Input records:
• • • •
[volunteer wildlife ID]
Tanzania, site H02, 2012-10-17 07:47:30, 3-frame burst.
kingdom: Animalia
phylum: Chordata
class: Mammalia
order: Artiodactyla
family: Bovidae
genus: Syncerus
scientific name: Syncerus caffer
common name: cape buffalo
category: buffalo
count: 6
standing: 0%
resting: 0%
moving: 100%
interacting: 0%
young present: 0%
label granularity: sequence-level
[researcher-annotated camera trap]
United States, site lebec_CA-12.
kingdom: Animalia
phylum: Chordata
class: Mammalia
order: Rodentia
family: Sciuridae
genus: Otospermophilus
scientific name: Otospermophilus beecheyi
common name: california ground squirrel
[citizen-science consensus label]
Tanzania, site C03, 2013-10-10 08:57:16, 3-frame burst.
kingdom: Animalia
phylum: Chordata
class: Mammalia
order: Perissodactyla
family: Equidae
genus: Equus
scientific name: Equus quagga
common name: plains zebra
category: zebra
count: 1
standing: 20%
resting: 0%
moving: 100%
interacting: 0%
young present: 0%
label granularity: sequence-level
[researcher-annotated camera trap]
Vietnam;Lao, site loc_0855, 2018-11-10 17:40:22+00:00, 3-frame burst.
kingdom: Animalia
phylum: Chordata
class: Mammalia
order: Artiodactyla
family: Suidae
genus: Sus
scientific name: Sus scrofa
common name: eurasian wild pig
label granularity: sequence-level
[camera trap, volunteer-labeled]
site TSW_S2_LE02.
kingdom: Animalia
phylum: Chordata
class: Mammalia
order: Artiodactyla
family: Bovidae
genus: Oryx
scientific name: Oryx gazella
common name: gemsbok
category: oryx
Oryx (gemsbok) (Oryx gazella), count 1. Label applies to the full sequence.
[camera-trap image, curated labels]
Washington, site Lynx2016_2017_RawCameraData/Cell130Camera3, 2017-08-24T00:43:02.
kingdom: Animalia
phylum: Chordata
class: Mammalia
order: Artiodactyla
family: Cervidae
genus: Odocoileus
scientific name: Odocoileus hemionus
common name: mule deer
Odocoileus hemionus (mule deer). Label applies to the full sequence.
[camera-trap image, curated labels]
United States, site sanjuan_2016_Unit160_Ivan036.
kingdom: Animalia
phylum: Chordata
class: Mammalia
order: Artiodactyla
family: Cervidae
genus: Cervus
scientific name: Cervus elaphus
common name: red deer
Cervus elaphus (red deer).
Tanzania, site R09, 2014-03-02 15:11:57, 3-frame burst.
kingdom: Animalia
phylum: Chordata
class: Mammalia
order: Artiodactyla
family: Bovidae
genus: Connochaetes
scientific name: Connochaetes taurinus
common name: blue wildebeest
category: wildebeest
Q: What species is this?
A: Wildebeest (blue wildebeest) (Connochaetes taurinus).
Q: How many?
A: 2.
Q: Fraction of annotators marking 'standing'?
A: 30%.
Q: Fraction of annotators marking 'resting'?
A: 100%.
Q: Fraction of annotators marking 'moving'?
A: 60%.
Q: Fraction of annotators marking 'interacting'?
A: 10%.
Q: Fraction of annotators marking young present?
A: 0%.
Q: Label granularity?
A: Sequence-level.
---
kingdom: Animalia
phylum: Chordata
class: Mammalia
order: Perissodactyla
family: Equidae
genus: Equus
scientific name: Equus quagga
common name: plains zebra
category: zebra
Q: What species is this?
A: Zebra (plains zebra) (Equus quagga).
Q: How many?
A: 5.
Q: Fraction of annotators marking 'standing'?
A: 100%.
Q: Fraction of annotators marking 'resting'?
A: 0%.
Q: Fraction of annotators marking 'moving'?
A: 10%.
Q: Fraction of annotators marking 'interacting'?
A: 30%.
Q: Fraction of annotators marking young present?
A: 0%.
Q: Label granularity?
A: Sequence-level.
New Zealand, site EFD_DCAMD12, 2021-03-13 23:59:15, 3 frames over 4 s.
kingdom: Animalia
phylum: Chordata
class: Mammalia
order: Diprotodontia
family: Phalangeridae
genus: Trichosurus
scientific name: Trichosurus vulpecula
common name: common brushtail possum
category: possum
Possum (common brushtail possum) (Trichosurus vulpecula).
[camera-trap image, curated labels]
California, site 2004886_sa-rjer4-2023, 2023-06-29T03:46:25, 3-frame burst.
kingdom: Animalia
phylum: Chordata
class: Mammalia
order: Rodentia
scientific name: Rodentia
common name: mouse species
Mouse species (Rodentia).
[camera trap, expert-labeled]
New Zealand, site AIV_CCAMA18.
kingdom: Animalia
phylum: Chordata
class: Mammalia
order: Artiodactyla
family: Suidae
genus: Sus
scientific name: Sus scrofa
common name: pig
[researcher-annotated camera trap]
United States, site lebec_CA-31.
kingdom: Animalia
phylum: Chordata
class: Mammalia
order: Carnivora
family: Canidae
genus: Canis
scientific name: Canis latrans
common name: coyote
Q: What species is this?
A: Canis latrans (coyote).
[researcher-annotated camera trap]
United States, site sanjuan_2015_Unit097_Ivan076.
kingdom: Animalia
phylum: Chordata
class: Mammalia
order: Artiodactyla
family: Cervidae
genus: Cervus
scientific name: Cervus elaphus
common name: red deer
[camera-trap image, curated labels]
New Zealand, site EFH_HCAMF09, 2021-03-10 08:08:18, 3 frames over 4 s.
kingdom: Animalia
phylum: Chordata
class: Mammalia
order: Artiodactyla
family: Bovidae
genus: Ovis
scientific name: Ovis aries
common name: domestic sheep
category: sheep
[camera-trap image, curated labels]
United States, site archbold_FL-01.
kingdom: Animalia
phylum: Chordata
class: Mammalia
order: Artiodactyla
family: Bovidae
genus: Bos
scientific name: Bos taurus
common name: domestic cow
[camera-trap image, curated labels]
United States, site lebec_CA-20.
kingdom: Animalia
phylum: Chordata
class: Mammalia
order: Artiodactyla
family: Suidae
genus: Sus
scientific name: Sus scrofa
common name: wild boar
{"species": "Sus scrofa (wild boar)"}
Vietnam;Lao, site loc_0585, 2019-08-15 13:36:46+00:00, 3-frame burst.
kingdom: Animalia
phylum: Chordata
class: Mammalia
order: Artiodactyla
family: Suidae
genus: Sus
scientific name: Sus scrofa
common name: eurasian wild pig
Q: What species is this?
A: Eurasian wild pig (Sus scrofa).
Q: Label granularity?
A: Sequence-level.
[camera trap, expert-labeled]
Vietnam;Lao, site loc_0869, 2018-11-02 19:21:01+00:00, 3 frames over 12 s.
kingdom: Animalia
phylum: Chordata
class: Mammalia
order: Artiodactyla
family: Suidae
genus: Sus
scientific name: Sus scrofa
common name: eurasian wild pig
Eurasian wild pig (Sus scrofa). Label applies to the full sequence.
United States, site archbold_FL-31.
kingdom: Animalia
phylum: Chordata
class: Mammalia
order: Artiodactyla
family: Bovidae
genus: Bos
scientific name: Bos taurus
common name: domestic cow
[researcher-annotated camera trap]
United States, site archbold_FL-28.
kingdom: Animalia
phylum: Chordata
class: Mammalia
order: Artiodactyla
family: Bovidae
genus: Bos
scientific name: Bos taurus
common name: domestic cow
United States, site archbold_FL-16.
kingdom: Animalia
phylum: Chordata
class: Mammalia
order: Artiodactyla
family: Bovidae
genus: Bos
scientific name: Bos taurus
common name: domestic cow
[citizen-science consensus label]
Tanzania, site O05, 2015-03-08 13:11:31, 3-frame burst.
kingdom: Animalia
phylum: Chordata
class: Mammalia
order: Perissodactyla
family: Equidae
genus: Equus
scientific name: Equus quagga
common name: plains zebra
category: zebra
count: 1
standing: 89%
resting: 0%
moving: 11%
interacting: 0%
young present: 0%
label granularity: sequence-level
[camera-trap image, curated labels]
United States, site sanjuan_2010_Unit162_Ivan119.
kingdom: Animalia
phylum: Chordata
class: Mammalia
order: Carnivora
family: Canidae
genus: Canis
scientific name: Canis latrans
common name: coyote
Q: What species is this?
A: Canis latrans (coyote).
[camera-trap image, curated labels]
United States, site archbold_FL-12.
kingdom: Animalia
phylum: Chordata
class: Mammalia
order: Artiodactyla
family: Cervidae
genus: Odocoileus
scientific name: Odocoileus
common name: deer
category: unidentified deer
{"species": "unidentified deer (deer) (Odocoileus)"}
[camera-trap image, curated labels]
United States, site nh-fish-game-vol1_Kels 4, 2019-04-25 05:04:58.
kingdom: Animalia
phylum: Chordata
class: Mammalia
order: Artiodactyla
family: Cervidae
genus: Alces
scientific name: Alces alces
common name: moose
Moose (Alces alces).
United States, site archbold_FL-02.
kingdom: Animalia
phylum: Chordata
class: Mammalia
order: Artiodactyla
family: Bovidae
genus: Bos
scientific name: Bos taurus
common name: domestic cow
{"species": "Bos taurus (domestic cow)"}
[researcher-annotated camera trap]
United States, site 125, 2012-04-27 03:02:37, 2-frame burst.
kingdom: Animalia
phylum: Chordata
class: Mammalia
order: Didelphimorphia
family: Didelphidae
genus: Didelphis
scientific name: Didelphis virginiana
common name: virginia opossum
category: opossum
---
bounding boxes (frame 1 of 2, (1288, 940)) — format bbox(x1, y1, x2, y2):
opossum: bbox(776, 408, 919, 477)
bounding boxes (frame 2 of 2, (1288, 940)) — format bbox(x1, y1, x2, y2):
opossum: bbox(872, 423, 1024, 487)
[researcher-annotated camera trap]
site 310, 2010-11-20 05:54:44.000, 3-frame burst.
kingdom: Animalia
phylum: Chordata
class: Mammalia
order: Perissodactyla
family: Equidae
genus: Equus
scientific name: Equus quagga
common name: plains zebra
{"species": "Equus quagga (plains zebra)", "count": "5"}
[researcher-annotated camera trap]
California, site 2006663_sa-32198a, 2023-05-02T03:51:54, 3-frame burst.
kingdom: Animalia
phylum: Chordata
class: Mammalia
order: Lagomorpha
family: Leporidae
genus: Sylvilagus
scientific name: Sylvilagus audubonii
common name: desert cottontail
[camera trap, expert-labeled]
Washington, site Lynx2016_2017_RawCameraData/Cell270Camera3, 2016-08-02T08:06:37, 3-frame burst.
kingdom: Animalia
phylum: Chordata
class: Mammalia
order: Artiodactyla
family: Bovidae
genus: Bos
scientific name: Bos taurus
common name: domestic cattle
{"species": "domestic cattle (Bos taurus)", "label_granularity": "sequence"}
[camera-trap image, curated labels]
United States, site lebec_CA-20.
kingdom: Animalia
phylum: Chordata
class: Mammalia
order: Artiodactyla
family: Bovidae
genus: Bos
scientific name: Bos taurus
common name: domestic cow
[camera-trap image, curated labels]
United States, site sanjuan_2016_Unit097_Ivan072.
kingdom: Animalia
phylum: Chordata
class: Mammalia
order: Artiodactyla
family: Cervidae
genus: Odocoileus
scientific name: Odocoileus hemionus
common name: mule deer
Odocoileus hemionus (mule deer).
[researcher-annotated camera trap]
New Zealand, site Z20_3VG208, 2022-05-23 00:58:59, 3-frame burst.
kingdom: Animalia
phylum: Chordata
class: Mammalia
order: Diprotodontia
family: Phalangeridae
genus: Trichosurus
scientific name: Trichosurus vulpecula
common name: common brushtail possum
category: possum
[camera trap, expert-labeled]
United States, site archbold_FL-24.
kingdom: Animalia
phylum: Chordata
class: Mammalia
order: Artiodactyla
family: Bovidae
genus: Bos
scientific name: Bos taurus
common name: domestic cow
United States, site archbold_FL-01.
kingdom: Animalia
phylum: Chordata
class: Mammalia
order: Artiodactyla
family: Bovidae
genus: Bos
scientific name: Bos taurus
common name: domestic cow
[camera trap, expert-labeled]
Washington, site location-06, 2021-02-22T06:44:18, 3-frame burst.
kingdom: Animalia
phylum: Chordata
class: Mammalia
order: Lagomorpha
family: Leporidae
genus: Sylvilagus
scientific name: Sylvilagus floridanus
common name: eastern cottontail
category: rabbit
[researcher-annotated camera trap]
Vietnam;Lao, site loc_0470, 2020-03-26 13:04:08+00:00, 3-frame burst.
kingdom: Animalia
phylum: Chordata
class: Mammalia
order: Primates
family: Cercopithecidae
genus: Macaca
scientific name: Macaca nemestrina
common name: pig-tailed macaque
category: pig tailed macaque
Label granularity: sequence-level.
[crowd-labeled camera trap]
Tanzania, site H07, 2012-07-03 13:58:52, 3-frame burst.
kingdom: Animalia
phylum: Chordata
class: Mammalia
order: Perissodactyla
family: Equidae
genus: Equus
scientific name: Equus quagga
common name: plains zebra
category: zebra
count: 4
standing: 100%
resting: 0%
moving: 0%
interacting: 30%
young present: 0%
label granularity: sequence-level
• • • •
Exercise: Would you restate, word for word, every line of the listing from its first line through the line with "common name: gemsbok"?

Exercise answer:
[volunteer wildlife ID]
Tanzania, site H02, 2012-10-17 07:47:30, 3-frame burst.
kingdom: Animalia
phylum: Chordata
class: Mammalia
order: Artiodactyla
family: Bovidae
genus: Syncerus
scientific name: Syncerus caffer
common name: cape buffalo
category: buffalo
count: 6
standing: 0%
resting: 0%
moving: 100%
interacting: 0%
young present: 0%
label granularity: sequence-level
[researcher-annotated camera trap]
United States, site lebec_CA-12.
kingdom: Animalia
phylum: Chordata
class: Mammalia
order: Rodentia
family: Sciuridae
genus: Otospermophilus
scientific name: Otospermophilus beecheyi
common name: california ground squirrel
[citizen-science consensus label]
Tanzania, site C03, 2013-10-10 08:57:16, 3-frame burst.
kingdom: Animalia
phylum: Chordata
class: Mammalia
order: Perissodactyla
family: Equidae
genus: Equus
scientific name: Equus quagga
common name: plains zebra
category: zebra
count: 1
standing: 20%
resting: 0%
moving: 100%
interacting: 0%
young present: 0%
label granularity: sequence-level
[researcher-annotated camera trap]
Vietnam;Lao, site loc_0855, 2018-11-10 17:40:22+00:00, 3-frame burst.
kingdom: Animalia
phylum: Chordata
class: Mammalia
order: Artiodactyla
family: Suidae
genus: Sus
scientific name: Sus scrofa
common name: eurasian wild pig
label granularity: sequence-level
[camera trap, volunteer-labeled]
site TSW_S2_LE02.
kingdom: Animalia
phylum: Chordata
class: Mammalia
order: Artiodactyla
family: Bovidae
genus: Oryx
scientific name: Oryx gazella
common name: gemsbok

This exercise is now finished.